The problem:
When you reach the line that contains "Aria Mala Atelier's" below, transcribe it and each line after it word for word to the end of the records, omitting pictures.

BEGIN Extracted entries

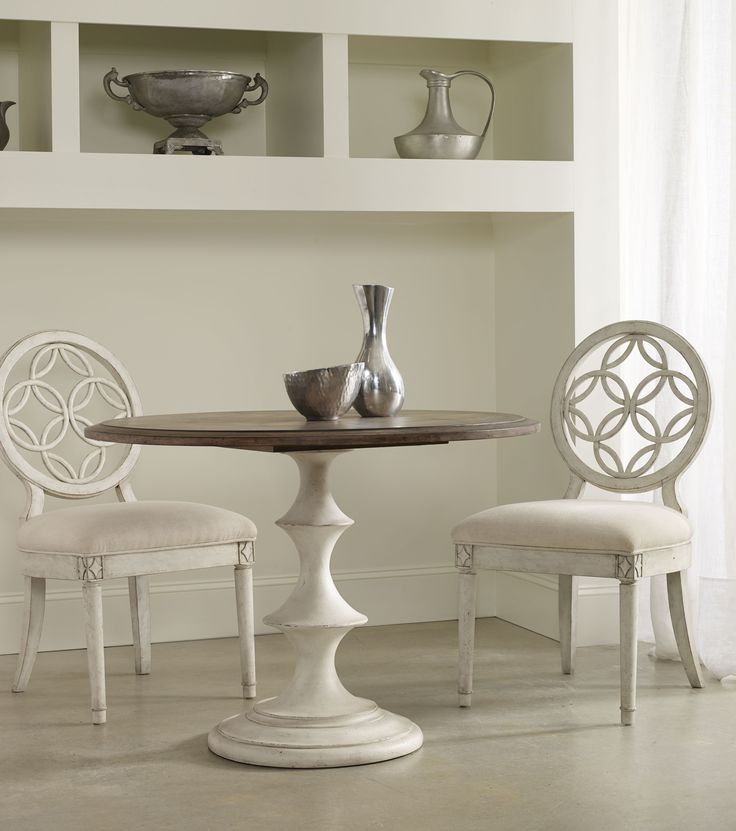M lange brynlee pedestal dining table love the white so for Looking for round dining table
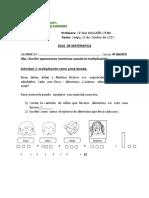 Guía de multiplicaciones 4° 03 de Octubre de 2017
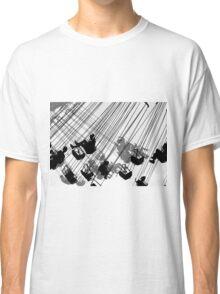 Flying around Classic T-Shirt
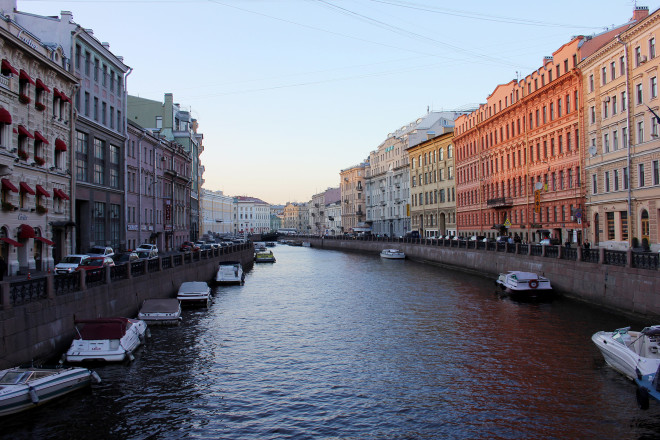 Never River, St. Petersburg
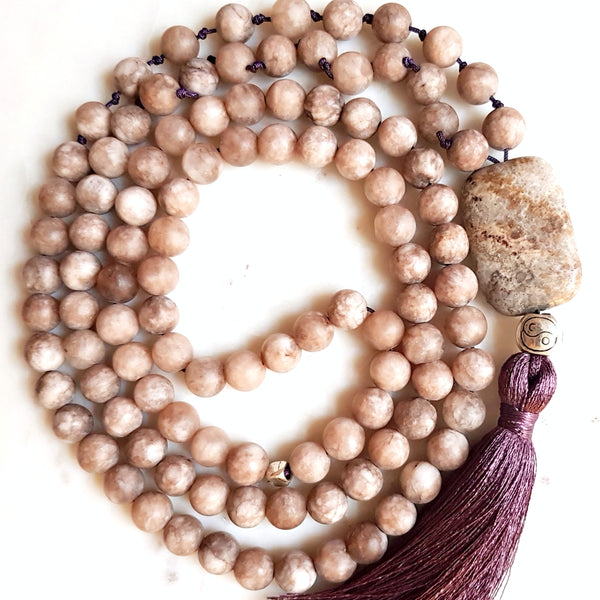 Aria Mala Atelier's unique one-of-a-kind smoky jade gemstone meditation japa mala with silver yin yang charm is for yoga meditation spiritual daily practise and intention setting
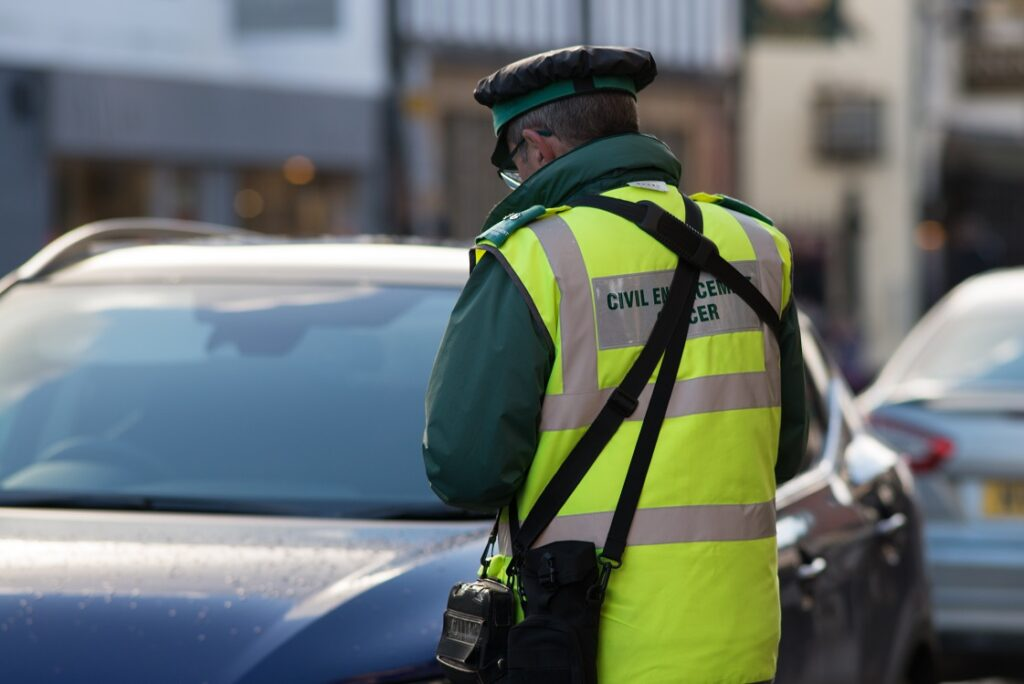 Fleet Warning: Private Parking Tickets Are Up By 25%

END Extracted entries

Written reply:
 Aria Mala Atelier's unique one-of-a-kind smoky jade gemstone meditation japa mala with silver yin yang charm is for yoga meditation spiritual daily practise and intention setting
 Fleet Warning: Private Parking Tickets Are Up By 25%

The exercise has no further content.